Quoted text:
'''
Target Bonus Percent for such Participant for any future Year(s) may
be increased, decreased or left unchanged from the prior Year.
Following the end of each Year, the Target Bonus Percent for that Year
will be multiplied by the Base Salary of such Participant for that
Year to arrive at the Target Bonus Amount for such Participant. The
Target Bonus Amount will then be multiplied by the Performance Factor
for that Year to arrive at the amount of the Bonus Award, if any, and
the amount of the credit or debit to the Participant's Bonus Bank, if
any.
4. Calculation of the Performance Factors, Awards, Bonus Banks and Distributions
4.1. Timing of the Calculation
The calculations necessary to obtain the Performance Factor for the
Year most recently ended shall be made no later than December 15 of
the subsequent fiscal year. Such calculation shall be carried out in
accordance with this Section.
<PAGE> 24
4.2. Calculation of the Performance Factor
The Performance Factor for the Year corresponds with the difference
between the Actual SV and Target SV in relation to the leverage factor
where such difference is calculated by subtracting (i) the Target SV
from (ii) the Actual SV for the Year.
The Performance Factor shall be multiplied by the Participant's Target
Bonus Amount to arrive at such Participant's Award and Bonus Bank
credits or debits, if any, for such Year.
'''
Carry the bonus plan text forward from its final sentence, in the same style.

Stored rows:
'''
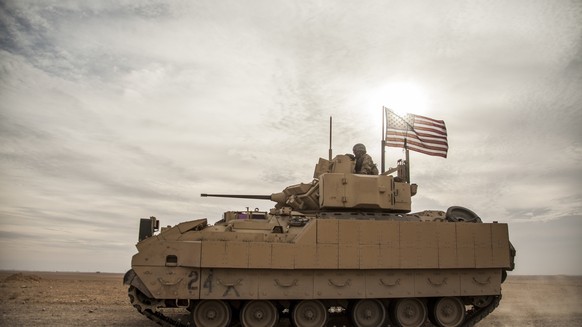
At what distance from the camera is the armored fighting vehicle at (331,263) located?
1277 centimetres

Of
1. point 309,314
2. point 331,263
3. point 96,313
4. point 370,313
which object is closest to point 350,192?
point 331,263

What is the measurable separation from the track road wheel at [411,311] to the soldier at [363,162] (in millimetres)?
4560

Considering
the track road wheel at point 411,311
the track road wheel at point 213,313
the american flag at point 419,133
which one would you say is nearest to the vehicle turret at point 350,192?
the american flag at point 419,133

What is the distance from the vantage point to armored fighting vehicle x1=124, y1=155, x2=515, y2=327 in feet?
41.9

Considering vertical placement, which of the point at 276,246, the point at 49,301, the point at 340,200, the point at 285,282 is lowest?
the point at 49,301

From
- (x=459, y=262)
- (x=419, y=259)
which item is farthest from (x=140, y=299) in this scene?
(x=459, y=262)

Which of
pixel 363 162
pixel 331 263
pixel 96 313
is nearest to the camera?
pixel 331 263

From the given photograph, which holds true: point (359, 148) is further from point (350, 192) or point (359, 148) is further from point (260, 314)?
point (260, 314)

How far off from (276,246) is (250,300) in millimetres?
1769

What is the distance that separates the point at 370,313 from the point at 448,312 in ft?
8.59

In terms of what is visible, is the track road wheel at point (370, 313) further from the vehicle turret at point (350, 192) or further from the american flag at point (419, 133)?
A: the american flag at point (419, 133)

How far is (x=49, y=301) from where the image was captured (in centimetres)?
1884

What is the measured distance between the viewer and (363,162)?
16578mm

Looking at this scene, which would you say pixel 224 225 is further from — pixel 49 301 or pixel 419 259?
pixel 49 301
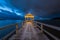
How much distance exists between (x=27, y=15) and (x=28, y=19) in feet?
5.94

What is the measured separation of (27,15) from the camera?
44.0 meters

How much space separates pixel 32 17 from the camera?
4362cm

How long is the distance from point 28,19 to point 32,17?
6.80ft

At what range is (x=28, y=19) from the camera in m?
44.4

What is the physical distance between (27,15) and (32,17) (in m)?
2.34
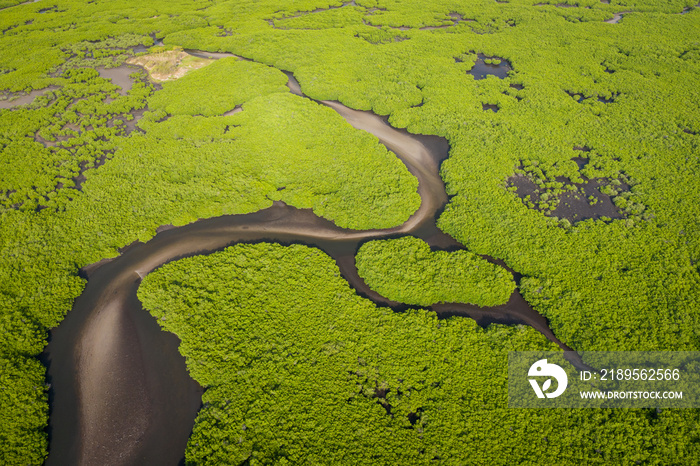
'''
Expected answer:
4.3. Calculation of Distributions
If the Performance Factor for the Year is greater than one, then the
Participant's Award Distribution for that Year's performance shall
equal the target bonus amount plus one-third of the Bonus Bank
balance. In addition, the Participant's Bonus Bank shall be credited
with an amount calculated consistent with Section 4.4.
If the Performance Factor for the Year is greater than zero (0) but
less than or equal to the Participant's Target Bonus Amount, then that
Performance Factor shall be multiplied by each Participant's Target
Bonus Amount and the result shall be each Participant's Award
Distribution for that Year's performance. In addition, if at the
beginning of the Year the Participant had a Bonus Bank balance
resulting from prior Years' performance of that Participating Unit, an
additional Distribution will be made from the Participant's Bonus Bank
in an amount which represents the lesser of (i) One-Third of the
Participant's Bonus Bank balance at the beginning of the Year or (ii)
an amount which when combined with the Award Distribution for that
Year's performance equals the Participant's Target Bonus Amount.
If the Performance Factor for the Year is zero (0), then the
Participant's Award Distribution for that Year's performance shall be
zero (0). However, if at the beginning of the Year, the Participant
had a Bonus Bank balance resulting from prior Years' performance, a
Distribution will be made from the Participant's Bonus Bank in an
amount which represents the lesser of (i) One-Third of the
Participant's Bonus Bank balance at the beginning of the Year or (ii)
an amount which equals the Participant's Target Bonus Amount.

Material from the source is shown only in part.